Saat ingin berjalan, tiba-tiba kepalanya seakan berputar. Pandangan pun mengabur membuat Cahaya mendadak menjambak rambutnya secara refleks lalu bersuara kencang, "Mas, tolong aku….."
Dhani tak merespon, pria itu senantiasa dengan lamunan akan hartanya tak memperdulikan sang istri yang hampir terjatuh.
Hingga suara ambruk terdengar barulah Dhani kembali pada kesadaran dan mendongak untuk melihat apa yang sedang terjadi. Betapa terkejut dirinya saat melihat Cahaya sudah tergeletak tak sadarkan diri di lantai, buru-buru ia bangkit dan mengangkat si istri untuk segera dibawa ke ruang pertolongan.
Satu masyarakat hotel begitu gempar saat mendengar teriakan Dhani heboh. Banyak orang coba menelpon petugas kesehatan untuk segera membawa korban tak sadarkan diri.
"Cahaya! Bangun! Sialan banget dirimu!"
Masih sempat-sempatnya Dhani berujar kasar pada sang istri yang sedang tak sadarkan diri, membuat para pengunjung hotel ramai-ramai menyoraki dia. Tak berapa lama datanglah para petugas kesehatan membawa tandu berlari ke arah korban. Segera Cahaya diangkat naik ke atas lalu membawanya untuk masuk ke dalam ambulans.
"Mana keluarga pasien yang mau ikut?" teriak salah satu perawat pria namun tak ada yang mengangkat tangan, tak terkecuali dengan Dhani. Dia malah bersembunyi di balik ramai orang-orang.
"Ini pasien gak punya keluarga?" Kembali perawat itu bertanya membuat para orang-orang berdesas-desus satu sama lain.
Seorang wanita muda yang baru saja datang tiba-tiba berteriak. "Lho! Bapak ini suaminya mbak yang pingsan tadi, bukan? Minta tolong untuk panggilkan ambulans, masih ingat gak?!"
Sontak seluruh orang-orang mengalihkan perhatian ke sumber suara, sedangkan Dhani hanya menampilkan cengiran sambil menggerutu tak jelas.
"Bapak keluarga pasien?"
"Iya, hehehe!"
"Kok tadi saya panggil gak nyaut?"
"Saya takut sama rumah sakit."
"Haduhhh, udah ikut saya sini."
Sang perawat menarik tangan Dhani untuk segera ikut naik ke dalam ambulans. Gagal sudah rencana pria itu untuk bersantai tanpa ada gangguan. Dia memaki seorang wanita yang membuatnya terpaksa mengikuti beban-beban ini ke rumah sakit.
Sesampainya di lokasi, buru-buru para perawat mengambil brankar rumah sakit agar dapat memindahkan korban. Dhani yang merasa aman untuk kabur, perlahan-lahan melangkah. Sayang saja, seorang perawat pria memegang pundak membuat Dhani menoleh ke belakang.
"Bapak mau kemana lagi?"
Dhani menampilkan raut wajah seakan tertekan lalu berkata, "Pak, saya benar-benar takut rumah sakit."

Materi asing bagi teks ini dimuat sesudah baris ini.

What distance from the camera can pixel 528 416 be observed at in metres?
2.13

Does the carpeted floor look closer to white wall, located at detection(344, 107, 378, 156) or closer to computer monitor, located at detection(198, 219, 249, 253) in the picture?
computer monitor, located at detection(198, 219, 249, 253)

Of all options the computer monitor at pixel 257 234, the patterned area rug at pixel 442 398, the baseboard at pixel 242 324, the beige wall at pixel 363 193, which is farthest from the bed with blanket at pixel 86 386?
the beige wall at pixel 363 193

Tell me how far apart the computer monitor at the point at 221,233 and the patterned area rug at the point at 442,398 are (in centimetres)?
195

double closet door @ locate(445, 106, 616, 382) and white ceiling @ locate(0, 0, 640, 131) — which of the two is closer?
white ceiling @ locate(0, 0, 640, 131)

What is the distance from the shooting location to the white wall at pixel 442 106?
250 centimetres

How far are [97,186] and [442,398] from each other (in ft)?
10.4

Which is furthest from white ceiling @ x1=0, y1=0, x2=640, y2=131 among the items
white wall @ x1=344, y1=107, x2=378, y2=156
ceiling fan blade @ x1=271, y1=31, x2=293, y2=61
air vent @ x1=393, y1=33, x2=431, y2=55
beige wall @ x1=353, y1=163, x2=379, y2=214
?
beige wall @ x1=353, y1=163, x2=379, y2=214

Sedangkan si perawat tampak menghembuskan napas kasar. Lalu menarik tangan Dhani untuk tetap masuk.
"Itu istri bapak, lho! Masa tega ditinggali!"
"Ya sudah kalau begitu saya tunggu di sini saja."

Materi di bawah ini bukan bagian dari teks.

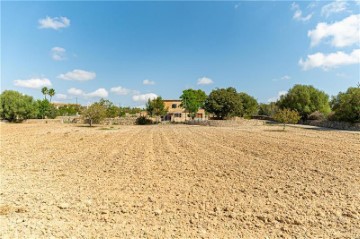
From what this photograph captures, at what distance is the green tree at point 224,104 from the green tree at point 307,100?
39.0 feet

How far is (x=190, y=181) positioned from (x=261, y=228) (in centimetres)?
321

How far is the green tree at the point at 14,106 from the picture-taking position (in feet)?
155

"Nah, begitu dong. Kalau begitu saya izin pamit ya, Pak. Tunggu saja dokter sedang memeriksa."
Kepergian sang perawat membuat Dhani berpasrah dan terpaksa untuk duduk di kursi ruang tunggu. Rasa kantuknya mengakibatkan dia tak sadar mulai memejamkan mata.
Belum benar-benar tidur dengan pulas, suara dokter membangunkan dirinya terdengar dan ada juga beberapa suster sedang menahan tawa. Dengan cepat ia bangkit sambil memperbaiki pakaian yang sedikit berantakan.

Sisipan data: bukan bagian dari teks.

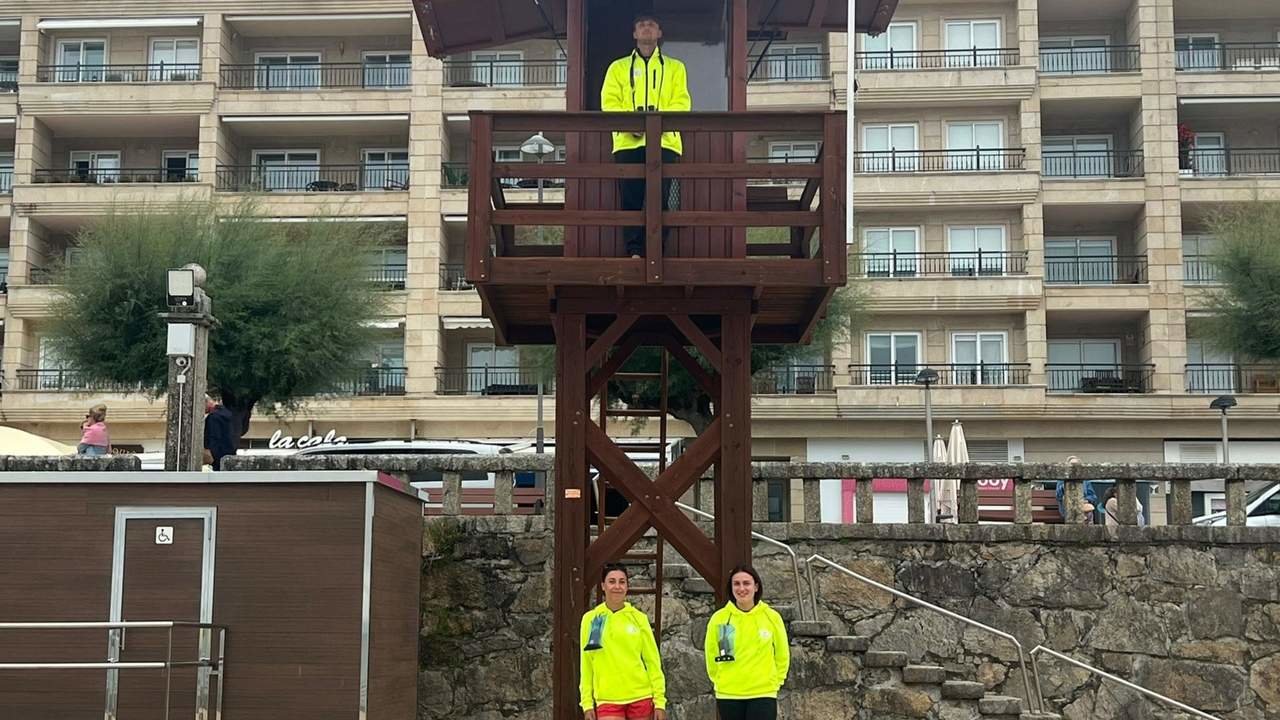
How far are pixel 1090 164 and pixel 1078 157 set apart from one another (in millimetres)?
363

Hanya bisa menggeleng kepala, sang dokter mulai menghembuskan napas saat ingin berbicara.
"Pak, diharap jangan kaget bila informasi ini saya sampaikan."
Kening Dhani mengernyit saat mendengar ucapan dokter yang terasa menegangkan. Ia pun mengangguk.
"Kondisi pasiennn…."
"Kondisinya kenapa, Dok? Jangan buat saya penasaran!"
"Kondisi—" Belum sempat berbicara, lagi-lagi dipotong oleh Dhani.
"Dokter kalau ngomong yang cepet! Saya penasaran!"
"Bagaimana saya bisa berbicara kalau bapak selalu memotong ucapan saya?"
"Oh, maaf."
"Kalau begitu biar saya lanjutkan," ujarnya sambil menghela napas. "Selamat, Pak. Istri anda sedang mengandung dan kandungannya baru berjalan lima hari."